Institute of Chest Surgery, Chest Onco-Surgery
& Lung Transplantation
Medanta, Sector 38, Gurugram
Lung Cancer Specialist
Thymectomy is a procedure which involves the surgical removal of the thymus Gland. It is required in patients with:
• Myasthenia Gravis
• Thymoma with or without Myasthenia Gravis
Thymectomy can be done in three main ways
Open surgery requires cutting the breast bone in half (Sternotomy) and remove the thymus gland which lies between our breastbone and heart. It is the conventional method of surgery and may be required even today in cases where there is large thymic tumour or a Thymoma or a Thymic Carcinoma which has invaded into adjacent structures.
This involves the removal of the thymus gland along with thymoma using three to four small incisions (5-12mm) in size. Through this small incisons the surgeons inserts a specialised telescope to which a camera is attached. This displays the inside of the chest cavity on a display monitor the surgeon then insert two additional long specialised instruments and removes the thymus gland completely without having to cut open the breastbone. In some patients with excessive pericardial fat the procedure may require access from both sides of chest.
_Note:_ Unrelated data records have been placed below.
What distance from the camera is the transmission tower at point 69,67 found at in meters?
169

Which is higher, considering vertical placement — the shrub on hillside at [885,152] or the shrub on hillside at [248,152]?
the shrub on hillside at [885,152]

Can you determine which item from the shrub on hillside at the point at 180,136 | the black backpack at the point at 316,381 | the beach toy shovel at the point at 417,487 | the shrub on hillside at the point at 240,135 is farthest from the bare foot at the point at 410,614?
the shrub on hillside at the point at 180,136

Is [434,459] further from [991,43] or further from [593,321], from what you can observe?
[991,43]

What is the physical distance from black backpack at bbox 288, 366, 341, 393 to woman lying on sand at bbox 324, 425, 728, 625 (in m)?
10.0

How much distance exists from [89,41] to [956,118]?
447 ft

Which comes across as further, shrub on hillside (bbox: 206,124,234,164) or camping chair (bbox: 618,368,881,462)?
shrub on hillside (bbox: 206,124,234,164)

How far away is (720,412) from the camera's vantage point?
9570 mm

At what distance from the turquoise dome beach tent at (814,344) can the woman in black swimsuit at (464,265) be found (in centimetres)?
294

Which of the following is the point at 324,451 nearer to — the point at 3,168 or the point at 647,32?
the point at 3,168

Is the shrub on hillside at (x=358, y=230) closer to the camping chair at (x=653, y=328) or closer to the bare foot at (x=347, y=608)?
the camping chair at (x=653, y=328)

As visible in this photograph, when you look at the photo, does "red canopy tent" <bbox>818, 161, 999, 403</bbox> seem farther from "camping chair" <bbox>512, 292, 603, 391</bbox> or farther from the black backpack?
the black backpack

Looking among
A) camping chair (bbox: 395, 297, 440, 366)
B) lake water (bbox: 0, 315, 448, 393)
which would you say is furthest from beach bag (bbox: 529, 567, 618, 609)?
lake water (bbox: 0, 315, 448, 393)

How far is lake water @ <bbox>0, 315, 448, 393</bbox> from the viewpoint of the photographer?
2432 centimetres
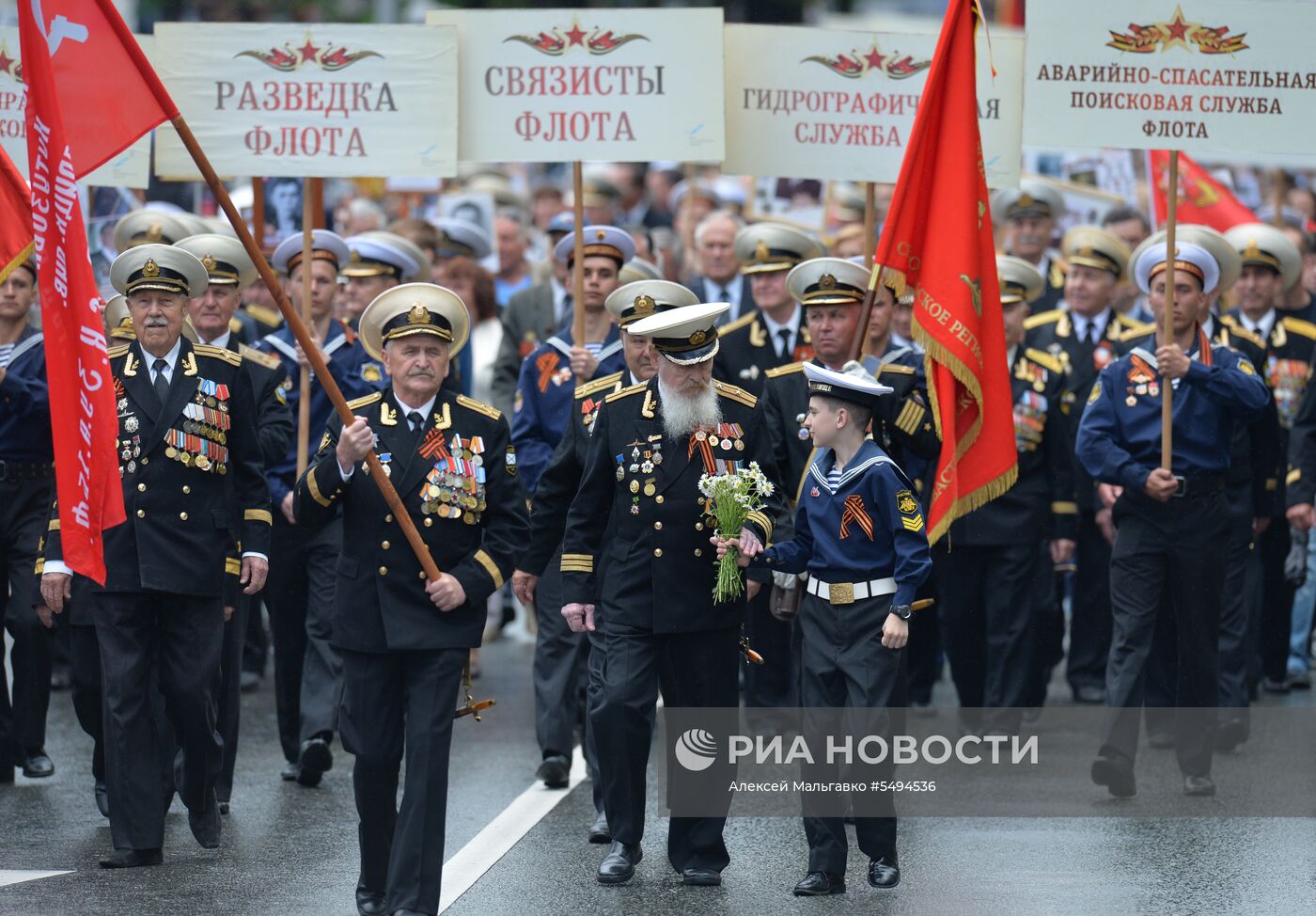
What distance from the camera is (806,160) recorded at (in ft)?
36.4

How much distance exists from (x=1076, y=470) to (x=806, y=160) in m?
2.51

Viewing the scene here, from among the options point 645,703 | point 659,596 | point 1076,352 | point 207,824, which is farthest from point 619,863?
point 1076,352

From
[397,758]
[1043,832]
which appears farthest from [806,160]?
[397,758]

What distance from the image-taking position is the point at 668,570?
851 cm

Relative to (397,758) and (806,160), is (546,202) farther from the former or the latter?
(397,758)

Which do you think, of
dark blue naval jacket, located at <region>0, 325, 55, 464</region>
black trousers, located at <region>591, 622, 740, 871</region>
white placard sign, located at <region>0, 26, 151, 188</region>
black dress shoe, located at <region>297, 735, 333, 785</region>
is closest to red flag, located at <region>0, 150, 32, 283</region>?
dark blue naval jacket, located at <region>0, 325, 55, 464</region>

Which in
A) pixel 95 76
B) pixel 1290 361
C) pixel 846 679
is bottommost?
pixel 846 679

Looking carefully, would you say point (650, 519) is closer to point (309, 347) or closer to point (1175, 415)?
point (309, 347)

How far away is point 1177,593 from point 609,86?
12.2 feet

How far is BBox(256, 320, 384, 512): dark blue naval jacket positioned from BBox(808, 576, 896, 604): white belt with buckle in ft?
11.5

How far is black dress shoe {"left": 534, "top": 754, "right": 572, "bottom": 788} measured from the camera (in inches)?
399

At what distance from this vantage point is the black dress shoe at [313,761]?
10125 millimetres

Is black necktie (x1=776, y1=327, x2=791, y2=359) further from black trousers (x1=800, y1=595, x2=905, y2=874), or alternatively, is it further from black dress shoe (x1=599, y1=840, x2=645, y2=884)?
black dress shoe (x1=599, y1=840, x2=645, y2=884)

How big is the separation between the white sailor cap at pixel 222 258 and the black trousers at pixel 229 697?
1.77m
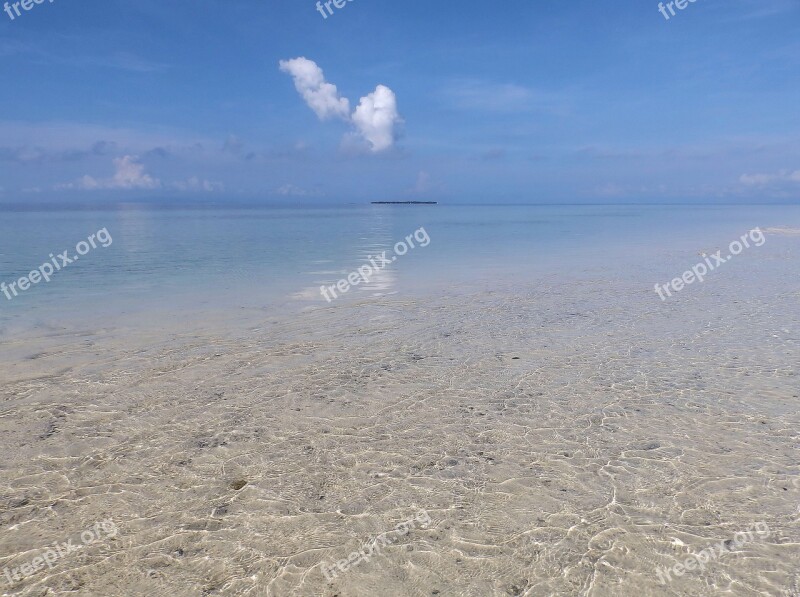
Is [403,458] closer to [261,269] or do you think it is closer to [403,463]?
[403,463]

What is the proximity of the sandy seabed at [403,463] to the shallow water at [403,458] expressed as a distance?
0.09 ft

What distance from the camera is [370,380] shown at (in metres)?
8.29

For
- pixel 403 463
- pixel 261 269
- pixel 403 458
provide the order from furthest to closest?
pixel 261 269 < pixel 403 458 < pixel 403 463

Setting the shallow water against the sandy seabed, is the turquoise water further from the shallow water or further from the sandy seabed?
the sandy seabed

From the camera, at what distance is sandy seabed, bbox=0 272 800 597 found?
4.03 m

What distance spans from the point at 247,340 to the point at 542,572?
8.02 meters

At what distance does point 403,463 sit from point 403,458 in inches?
4.4

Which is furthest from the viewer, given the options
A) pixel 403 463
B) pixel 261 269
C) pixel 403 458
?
pixel 261 269

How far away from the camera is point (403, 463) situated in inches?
223

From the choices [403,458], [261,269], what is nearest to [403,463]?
[403,458]

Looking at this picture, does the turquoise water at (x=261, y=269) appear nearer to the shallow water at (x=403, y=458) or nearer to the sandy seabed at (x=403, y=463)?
the shallow water at (x=403, y=458)

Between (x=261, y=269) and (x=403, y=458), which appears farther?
(x=261, y=269)

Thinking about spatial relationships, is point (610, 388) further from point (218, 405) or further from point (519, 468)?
point (218, 405)

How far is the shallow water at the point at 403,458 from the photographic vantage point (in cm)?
405
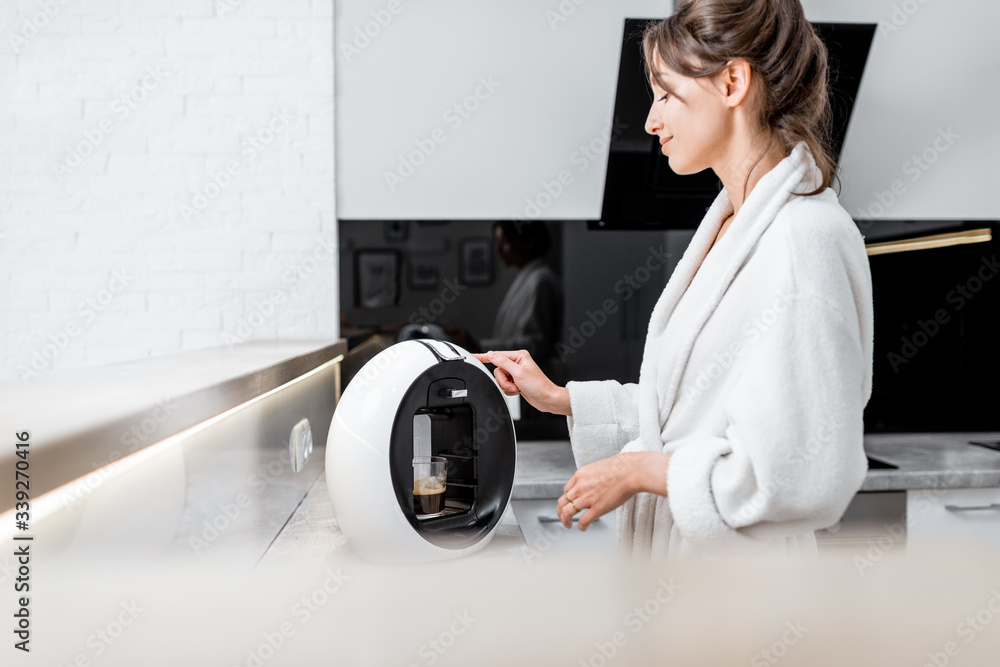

Robotic surgery is the latest tool in the armamentarium of surgeons for performing thymectomy. During robotic thymectomy, the surgeon sits at the console and operates using miniaturised robotic instruments which have an endo wrist and therefore become highly flexible and allows the surgeon to very precisely and delicately remove the entire thymus gland along with all the surrounding fat using just 3-4 small incisions on one side of the chest. The robotic system offers a state of art stereoscopic high definition 3D view of the inside of the chest which greatly improves the depth perception of the surgeon and thereby making surgery lot easier, safe and complete. A radical thymectomy involves removal of the entire thymus gland which extends from the thymic horns in the neck to diaphragm below and the improved vison and dexterity allows for an outstanding clearance of all the target tissue.
However not all thymomas are fit for robotic surgery. It depends on the tumour size, its invasiveness and experience of the surgeon. Dr. Belal Bin Asaf, having performed over 150 robotic thymectomy by and has one of the country's largest experience in performing robotic thymectomy. He is also the pioneer of a new approach to robotic thymectomy via sub-xiphoid route and is the first surgeon in the country to have performed this surgery successfully.